#### [WORKING DATA]
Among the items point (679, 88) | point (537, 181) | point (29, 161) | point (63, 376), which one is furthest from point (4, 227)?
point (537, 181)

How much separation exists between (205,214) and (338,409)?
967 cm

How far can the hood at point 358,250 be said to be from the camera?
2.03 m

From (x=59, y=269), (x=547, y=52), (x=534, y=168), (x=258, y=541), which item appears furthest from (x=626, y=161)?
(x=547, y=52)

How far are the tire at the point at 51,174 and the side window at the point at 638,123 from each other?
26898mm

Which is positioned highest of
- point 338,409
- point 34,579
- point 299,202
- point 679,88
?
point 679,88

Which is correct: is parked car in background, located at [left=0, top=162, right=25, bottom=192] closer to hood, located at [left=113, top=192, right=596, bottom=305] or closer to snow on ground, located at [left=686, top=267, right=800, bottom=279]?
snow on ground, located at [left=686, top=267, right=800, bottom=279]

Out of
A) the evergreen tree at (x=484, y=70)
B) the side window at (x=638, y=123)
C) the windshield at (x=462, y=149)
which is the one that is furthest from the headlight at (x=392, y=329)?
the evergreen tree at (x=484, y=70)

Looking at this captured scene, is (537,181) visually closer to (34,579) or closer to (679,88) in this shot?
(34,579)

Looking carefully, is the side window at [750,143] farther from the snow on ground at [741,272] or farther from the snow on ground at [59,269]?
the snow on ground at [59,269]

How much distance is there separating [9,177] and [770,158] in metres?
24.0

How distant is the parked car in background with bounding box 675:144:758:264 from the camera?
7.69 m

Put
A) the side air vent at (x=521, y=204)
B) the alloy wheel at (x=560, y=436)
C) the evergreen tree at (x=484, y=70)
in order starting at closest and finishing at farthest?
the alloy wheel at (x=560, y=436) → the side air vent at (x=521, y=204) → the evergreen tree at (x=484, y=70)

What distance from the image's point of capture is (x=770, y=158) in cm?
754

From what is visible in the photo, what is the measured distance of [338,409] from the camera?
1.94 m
...
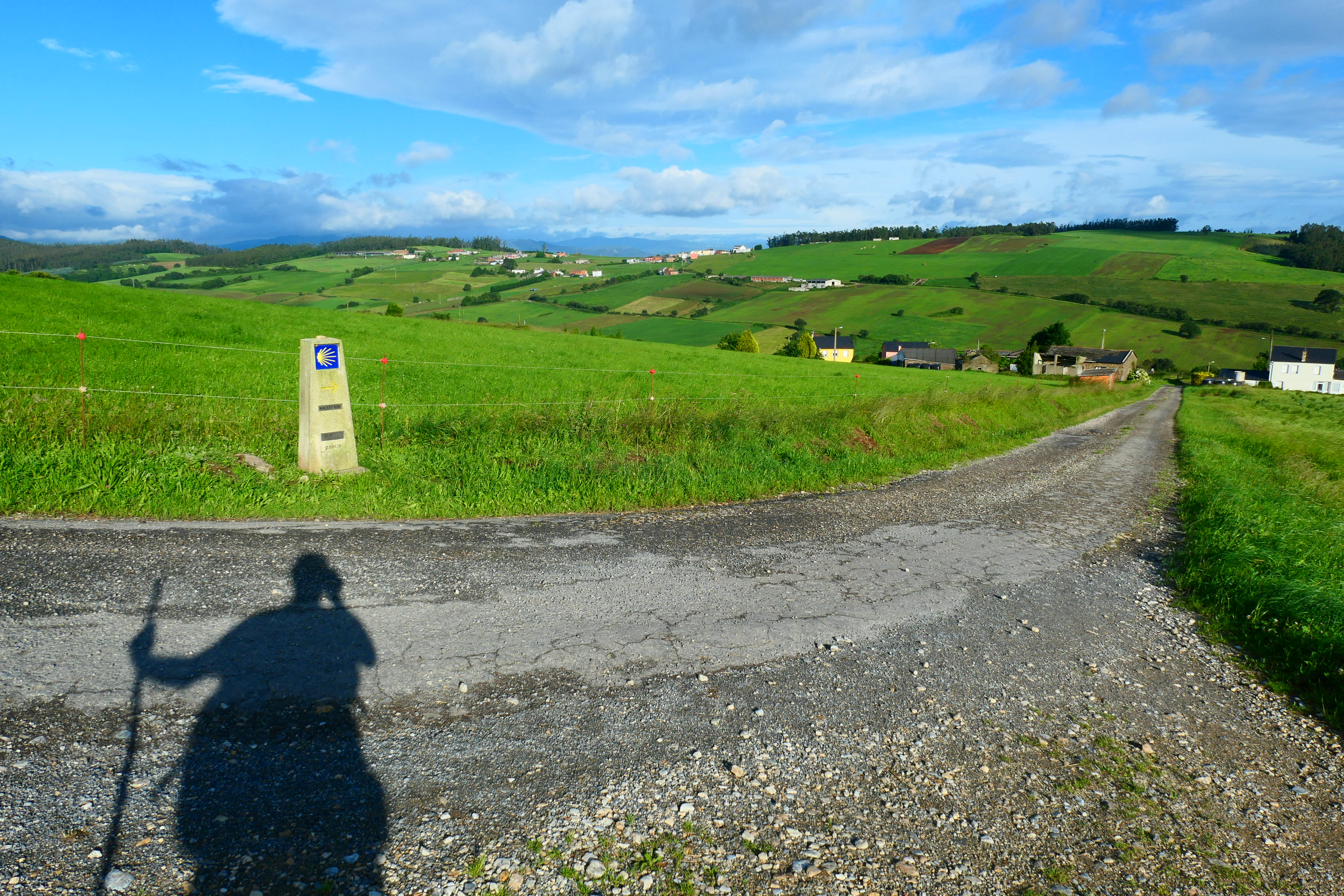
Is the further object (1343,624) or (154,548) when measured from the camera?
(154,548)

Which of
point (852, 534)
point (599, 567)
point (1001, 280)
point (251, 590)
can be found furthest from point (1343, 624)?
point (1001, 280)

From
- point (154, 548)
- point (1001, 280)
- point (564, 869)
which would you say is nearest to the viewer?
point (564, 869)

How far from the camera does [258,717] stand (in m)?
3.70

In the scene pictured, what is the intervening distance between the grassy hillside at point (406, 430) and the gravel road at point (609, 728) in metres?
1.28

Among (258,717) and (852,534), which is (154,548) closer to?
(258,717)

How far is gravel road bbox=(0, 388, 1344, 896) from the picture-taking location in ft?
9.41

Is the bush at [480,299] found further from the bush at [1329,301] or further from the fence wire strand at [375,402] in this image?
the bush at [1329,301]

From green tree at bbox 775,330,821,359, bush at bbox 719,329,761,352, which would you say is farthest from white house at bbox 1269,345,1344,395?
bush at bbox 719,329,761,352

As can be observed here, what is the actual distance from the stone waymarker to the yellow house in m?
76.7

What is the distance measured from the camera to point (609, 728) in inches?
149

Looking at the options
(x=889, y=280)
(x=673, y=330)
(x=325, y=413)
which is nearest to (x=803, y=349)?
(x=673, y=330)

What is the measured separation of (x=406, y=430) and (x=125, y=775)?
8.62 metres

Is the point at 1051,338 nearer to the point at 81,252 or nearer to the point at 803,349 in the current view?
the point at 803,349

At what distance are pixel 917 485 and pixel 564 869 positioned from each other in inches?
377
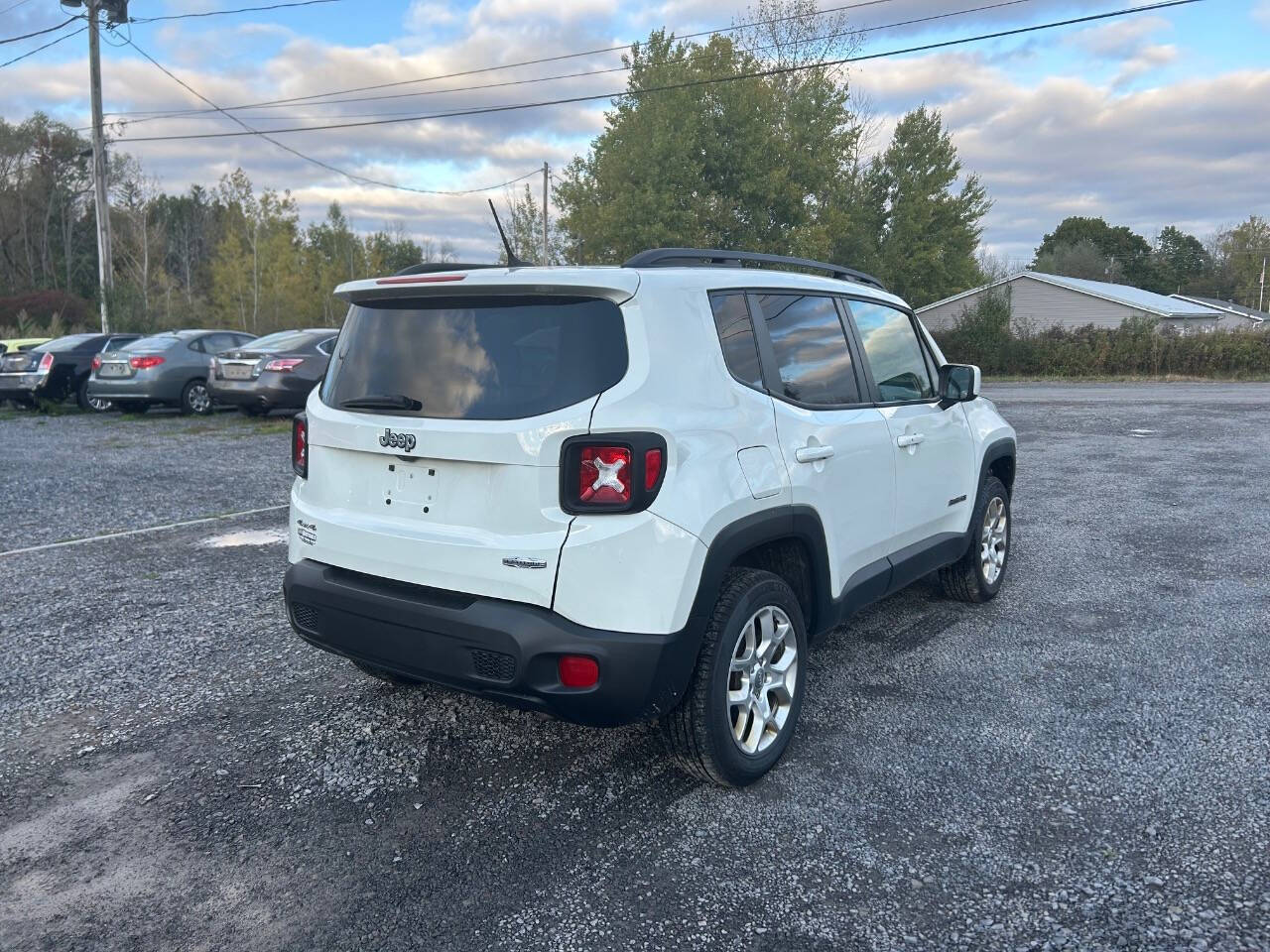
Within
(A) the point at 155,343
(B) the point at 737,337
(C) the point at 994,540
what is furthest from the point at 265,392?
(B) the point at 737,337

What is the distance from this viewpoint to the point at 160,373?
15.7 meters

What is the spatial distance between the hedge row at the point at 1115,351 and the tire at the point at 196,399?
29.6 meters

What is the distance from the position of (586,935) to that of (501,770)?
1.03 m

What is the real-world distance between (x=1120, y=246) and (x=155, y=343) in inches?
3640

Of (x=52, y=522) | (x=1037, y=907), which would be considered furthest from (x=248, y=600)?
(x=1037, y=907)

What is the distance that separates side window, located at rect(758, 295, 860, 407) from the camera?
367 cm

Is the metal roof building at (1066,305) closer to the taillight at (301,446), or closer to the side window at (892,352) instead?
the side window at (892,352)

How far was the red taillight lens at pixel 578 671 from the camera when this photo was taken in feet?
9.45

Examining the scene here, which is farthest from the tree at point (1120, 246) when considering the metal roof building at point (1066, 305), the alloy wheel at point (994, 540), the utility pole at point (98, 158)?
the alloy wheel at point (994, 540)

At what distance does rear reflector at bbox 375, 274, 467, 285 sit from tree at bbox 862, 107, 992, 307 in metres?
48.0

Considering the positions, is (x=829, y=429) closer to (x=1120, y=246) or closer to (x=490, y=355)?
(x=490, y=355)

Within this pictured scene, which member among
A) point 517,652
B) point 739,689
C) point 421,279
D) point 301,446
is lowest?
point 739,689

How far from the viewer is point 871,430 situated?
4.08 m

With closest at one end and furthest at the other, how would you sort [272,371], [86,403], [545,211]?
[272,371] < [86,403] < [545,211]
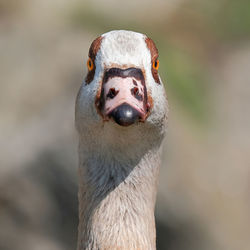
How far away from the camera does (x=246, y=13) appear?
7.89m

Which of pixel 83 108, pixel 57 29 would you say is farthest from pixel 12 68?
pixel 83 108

#### [TASK GOAL]
Report every line of the records above that contains the string "image", matching its case exactly.

#### [TASK OUTPUT]
What distance from the image's point of capture is (x=770, y=158) in cm?
Is the bush at [480,299] found further from the bush at [1329,301] or further from the fence wire strand at [375,402] in this image?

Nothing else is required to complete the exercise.